Lefty: Will continue to hold PGA ‘accountable’
- Senior college football writer
- Author of seven books on college football
- Graduate of the University of Georgia
ROCHESTER, N.Y. — Phil Mickelson had a quiet week at the 105th PGA Championship at Oak Hill Country Club this week, but the six-time major champion doesn’t sound like he’s ready to stop poking at professional men’s golf’s establishment on social media.
After Mickelson closed the PGA Championship with an even-par round that left him at 10 over after 72 holes, he was asked why he continues to criticize the PGA Tour, United States Golf Association and other governing bodies on social media.
“I guess it’s because I know some things that others don’t,” Mickelson said. “I just want to make sure everybody’s held accountable.”
Mickelson, 52, confirmed a New York Times report earlier this week that he had recently met with investigators from the U.S. Department of Justice. Last year, the federal government opened an inquiry into the PGA Tour’s alleged antitrust behavior. The Times reported that DOJ investigators also met with LIV Golf League players Bryson DeChambeau and Sergio Garcia and the PGA Tour’s lawyers last week.
Among other issues, according to the Times, the federal government is exploring the PGA Tour’s relationships with the Official World Golf Ranking, the Masters, PGA of America, R&A and USGA.
Mickelson declined to divulge what he discussed with DOJ investigators.
“I know a lot of stuff that will come out later,” Mickelson said.

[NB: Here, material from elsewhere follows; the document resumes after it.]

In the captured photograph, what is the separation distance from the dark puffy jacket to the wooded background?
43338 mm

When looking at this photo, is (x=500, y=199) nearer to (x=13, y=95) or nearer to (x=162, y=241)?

Mickelson said he believed LIV Golf players such as Dustin Johnson and Brooks Koepka should be allowed to play in the Ryder Cup, which is scheduled for Sept. 29-Oct. 1 outside Rome, if they’re worthy of being selected. Both are eligible to play in the Ryder Cup because they have been granted PGA of America membership through 2024, which is required to be on the U.S. team.
Koepka, who tied for second with Mickelson behind Jon Rahm at the Masters in April, opened the final round of the PGA Championship with a 1-stroke lead over Norway’s Viktor Hovland and Canada’s Corey Conners. If Koepka were to win the PGA Championship for the third time, he would rise to second in the U.S. Ryder Cup team points standings. The top six in the standings after the BMW Championship on Aug. 20 will automatically qualify for the team.
U.S. team captain Zach Johnson hasn’t said whether he’ll consider LIV Golf League players for one of his six captain’s picks.
“I don’t see the benefit of the Ryder Cup to change from what it has historically been, which is the U.S. — well, it used to be Great Britain & Ireland — versus Europe,” Mickelson said. “I don’t see the benefit of changing that. I don’t see how it’s any concern of the PGA of America what tour we play. That’s just my opinion.”